> [Vorgehensweise]: Gib aus dem Text zum Zusammenbau der Telegabel einen Teil unverändert wieder. Beginne bei den Worten „Nun folgt in“ und höre nach „die Arbeit beendet.“ auf.
----- Ausgangstext
Nun folgt in umgekehrter Reihenfolge der Zusammenbau. Außer der Lenksäulenmutter und den Klemmschrauben in der oberen Gabelbrücke werden alle Schrauben sowie Haltemuttern gewissenhaft festgezogen. Das Einstellen des Steuerkopflagers stellt den Abschluss der Arbeit dar. Damit sich das Schmierfett in den Lagern gleichmäßig verteilt, wird die Lenkung einige Mal zügig hin und her bewegt. Nach Herstellerangabe, oder mit Gefühl wird die Einstellmutter angezogen. Damit sie sich nicht verdrehen kann, wird die Lenksäulenmutter nach Herstellerangabe oder mit etwa 80 bis 100 Nm angezogen. Abschließend überprüft man die Einstellung des Steuerkopflagers noch einmal. Die Telegabel muss frei beweglich sein, ein Lagerspiel darf nicht spürbar sein, und auf keinen Fall darf sich die Lenkung schwer hin und her bewegen lassen. Sind die Klemmschrauben angezogen, ist die Arbeit beendet.
----------
----- Datensätze
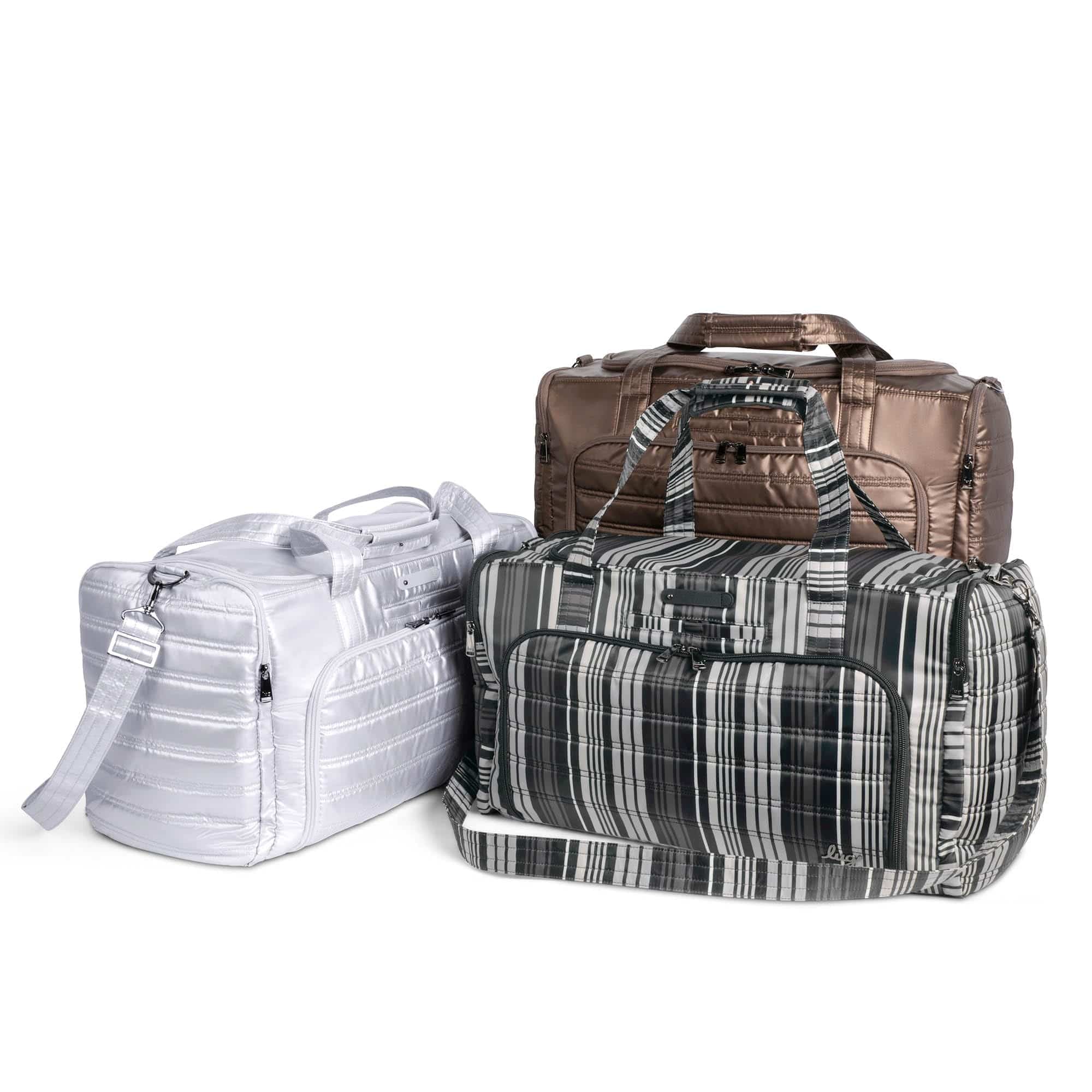 Trolley Duffel Bag - - TrolleyDuffelBag_Group_02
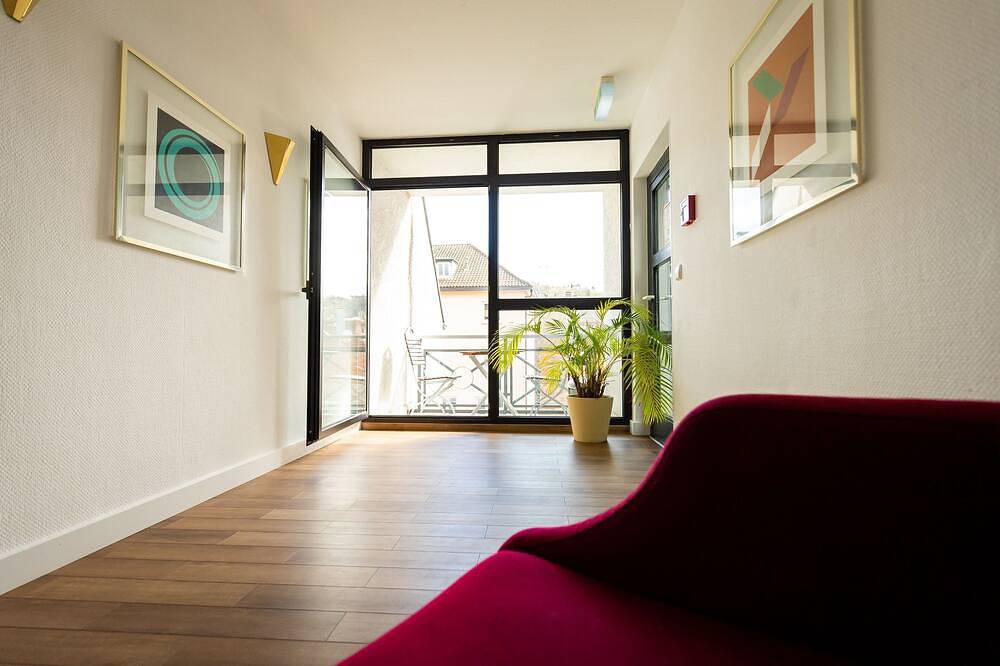 Doppelzimmer - Cityhotel Feuerbach*** in Feuerbach, Stuttgart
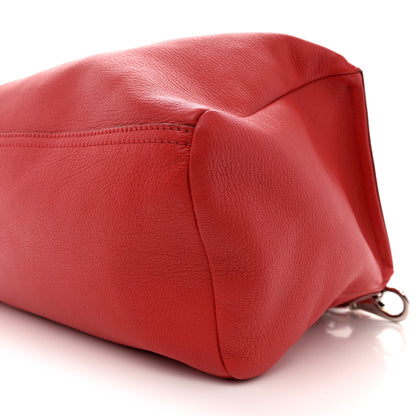 Givenchy Sugar Goatskin Medium Pandora Red 10 of 12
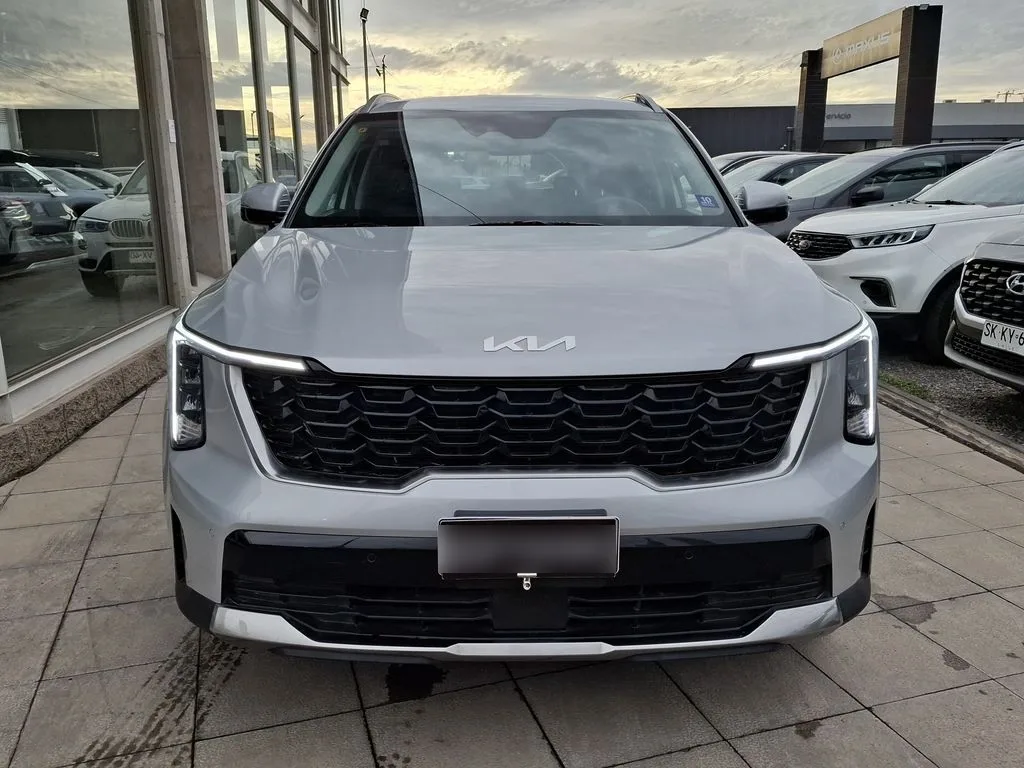 Kia Sorento Ex 2.5l Gsl 6at 2wd Full año 2025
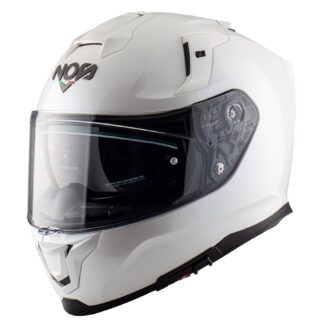 NOS NS-10 FULL FACE WHITE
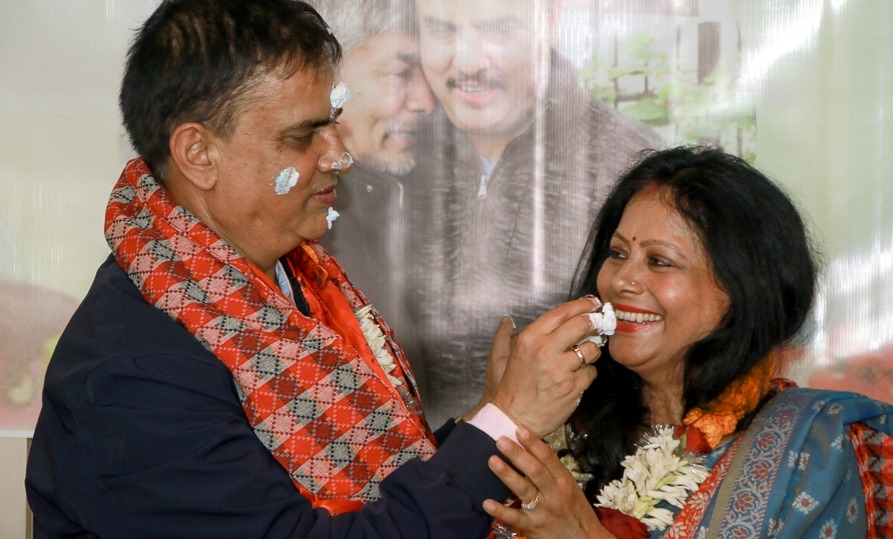 ६३ बर्षमा हरिवंश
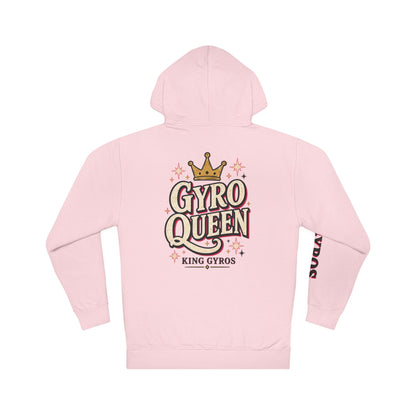 Gyro Queen - Midweight Unisex Hoodie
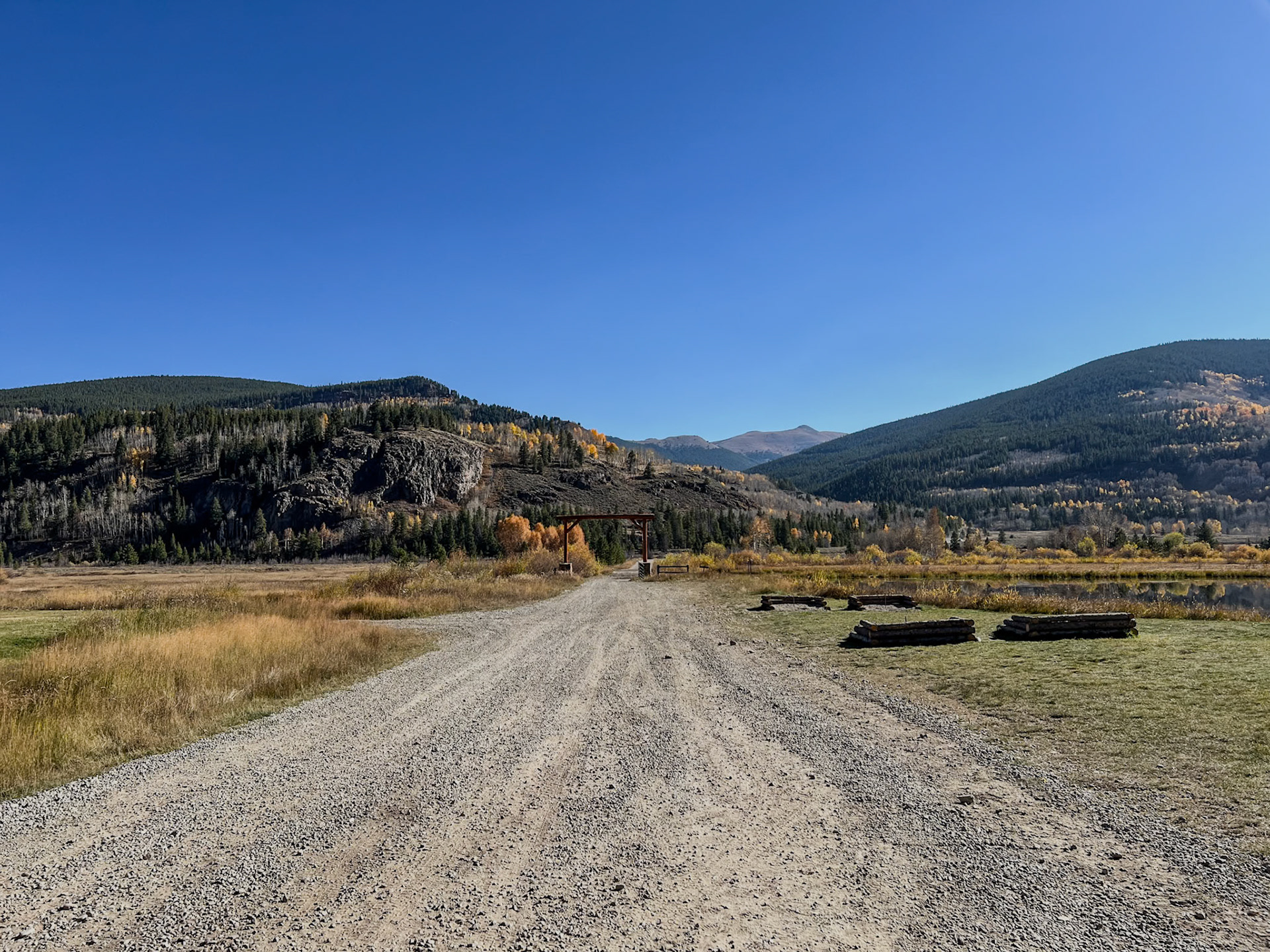 ATV at Camp Hale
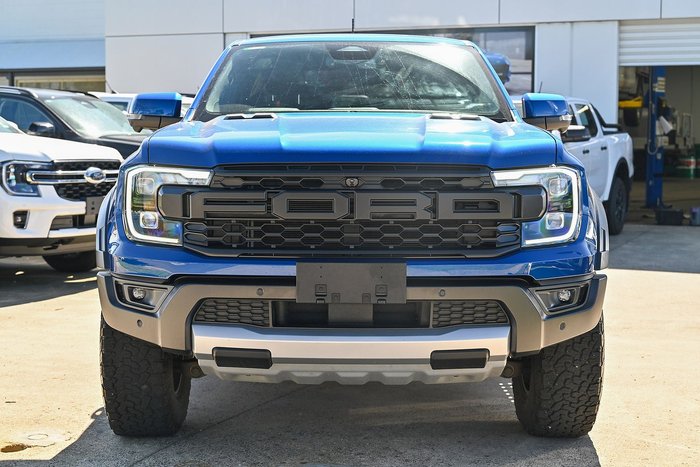 2023 Ford Ranger Raptor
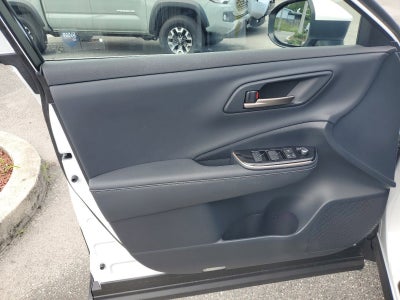 2024 Toyota Crown XLE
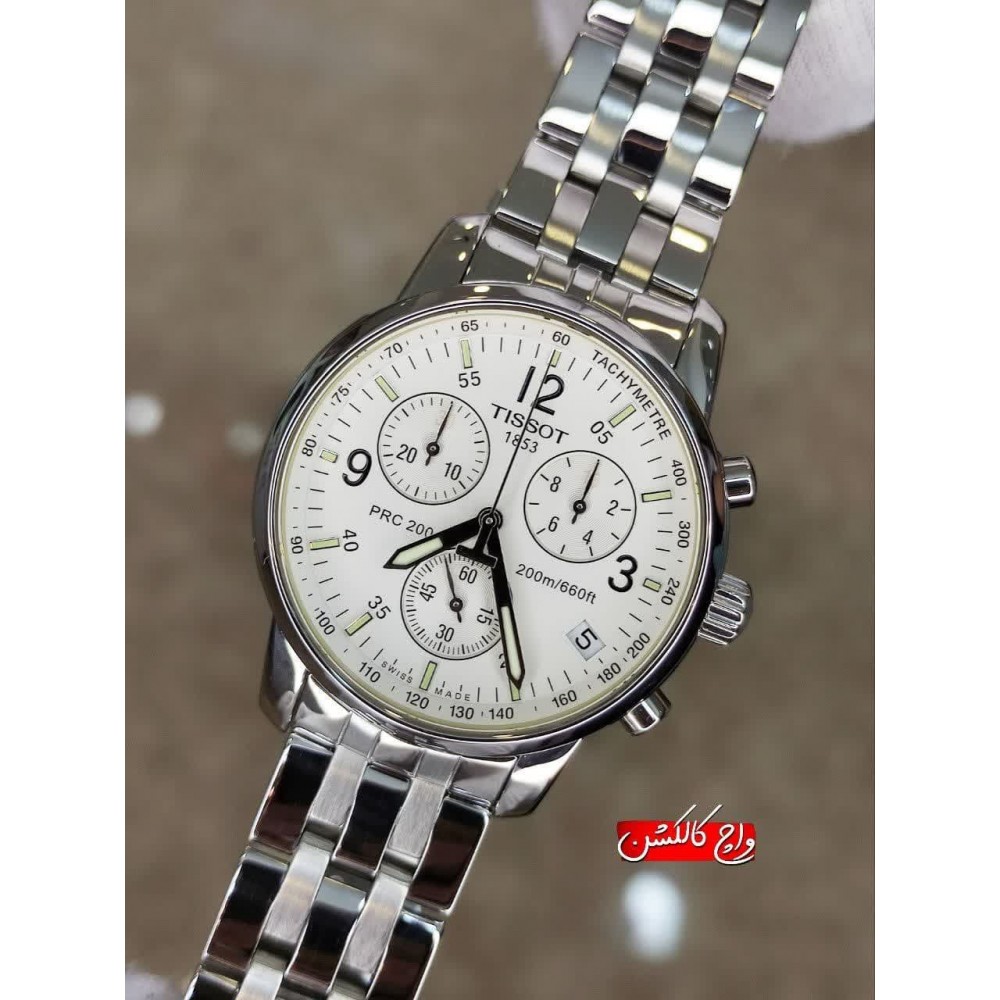 فروش ساعت مردانه تیسو اصل سوئیسی در گالری واچ کالکشن original #TISSOT swiss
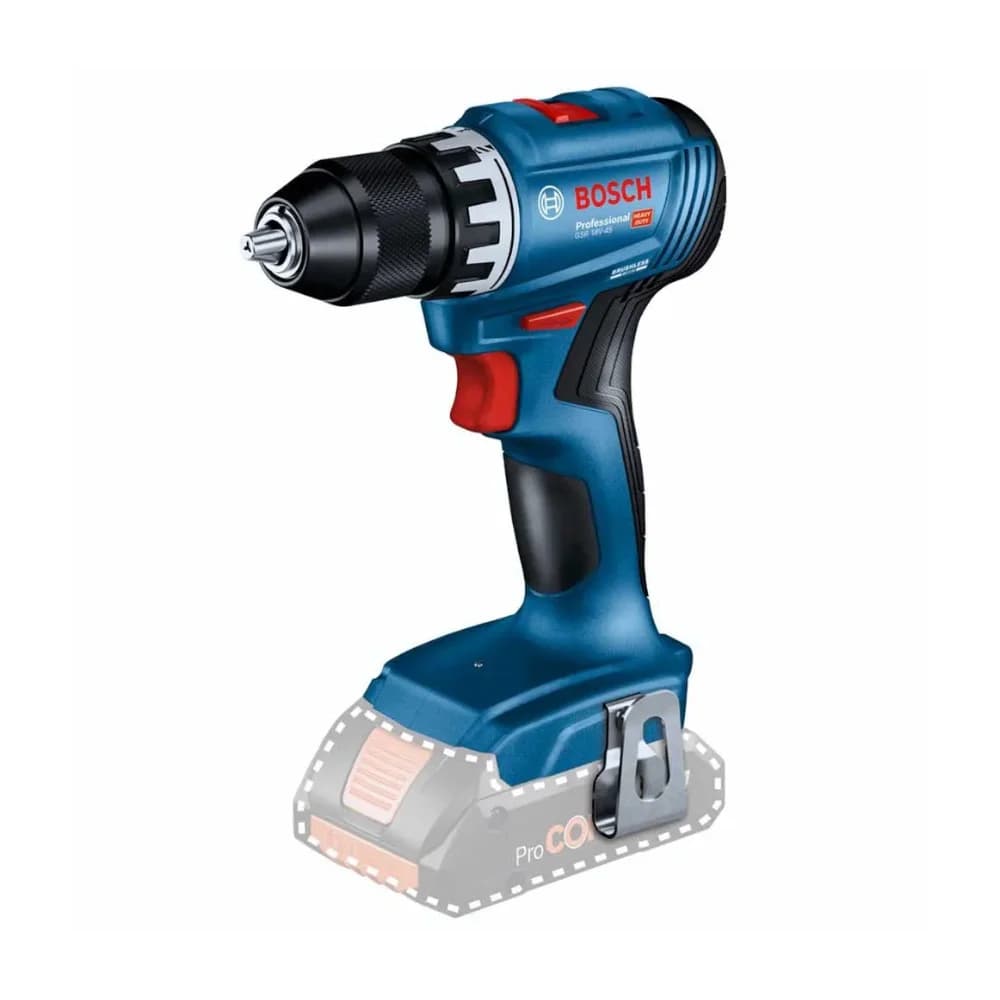 Berbequim Aparafusadora BOSCH GSR 18V-45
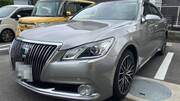 2013 TOYOTA CROWN HYBRID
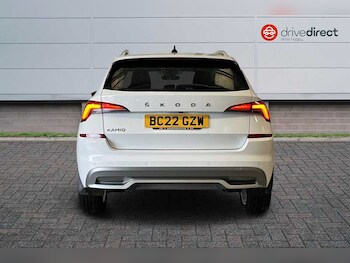 Used Skoda Kamiq 2022 for sale - 75994119: Photo 4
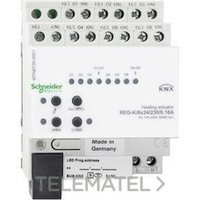SCHNEIDER ELECTRIC MTN6730-0001 ACTUADOR CAL. REC.K/6X24/230/0.16
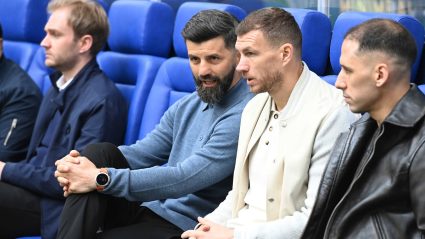 Gdje gledati meč: Edin Džeko i društvo ovjerevaju titulu i povratak u Bundesligu
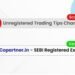 Combating Fraud: How Copartner.in Is helping ensure SEBI Compliance in Trading Advice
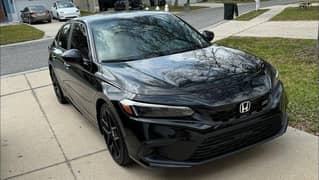 Self Drive Without driver/Honda rent a car/Civic car rental/Rent a car
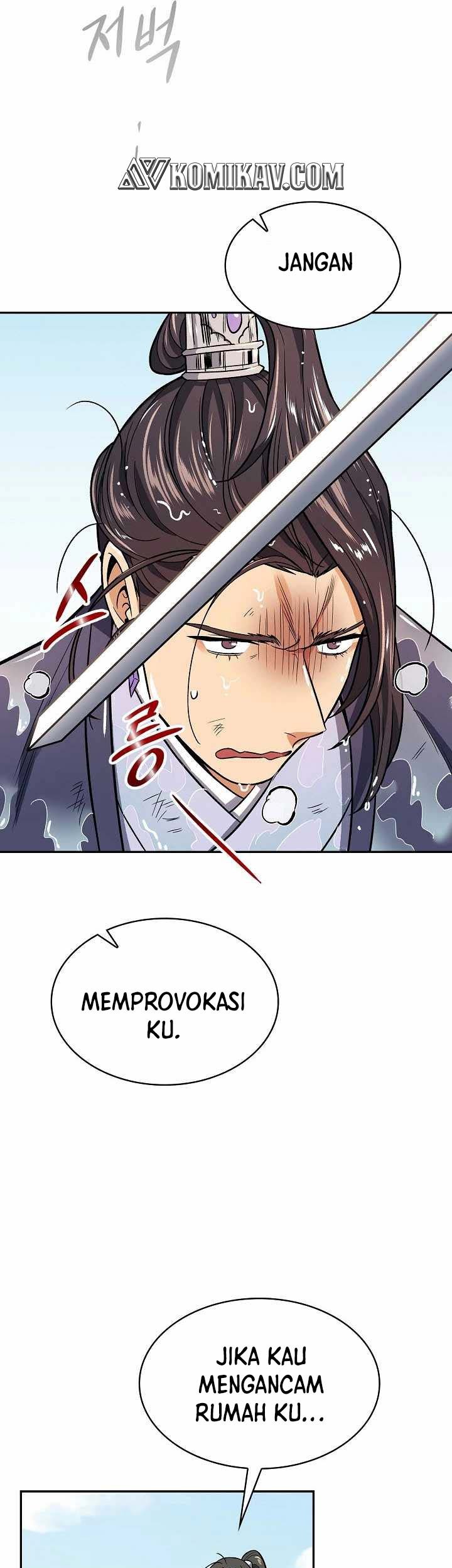 Storm Inn Chapter 72 - halaman 66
----------
> [Deine Lösung]:
Nun folgt in umgekehrter Reihenfolge der Zusammenbau. Außer der Lenksäulenmutter und den Klemmschrauben in der oberen Gabelbrücke werden alle Schrauben sowie Haltemuttern gewissenhaft festgezogen. Das Einstellen des Steuerkopflagers stellt den Abschluss der Arbeit dar. Damit sich das Schmierfett in den Lagern gleichmäßig verteilt, wird die Lenkung einige Mal zügig hin und her bewegt. Nach Herstellerangabe, oder mit Gefühl wird die Einstellmutter angezogen. Damit sie sich nicht verdrehen kann, wird die Lenksäulenmutter nach Herstellerangabe oder mit etwa 80 bis 100 Nm angezogen. Abschließend überprüft man die Einstellung des Steuerkopflagers noch einmal. Die Telegabel muss frei beweglich sein, ein Lagerspiel darf nicht spürbar sein, und auf keinen Fall darf sich die Lenkung schwer hin und her bewegen lassen. Sind die Klemmschrauben angezogen, ist die Arbeit beendet.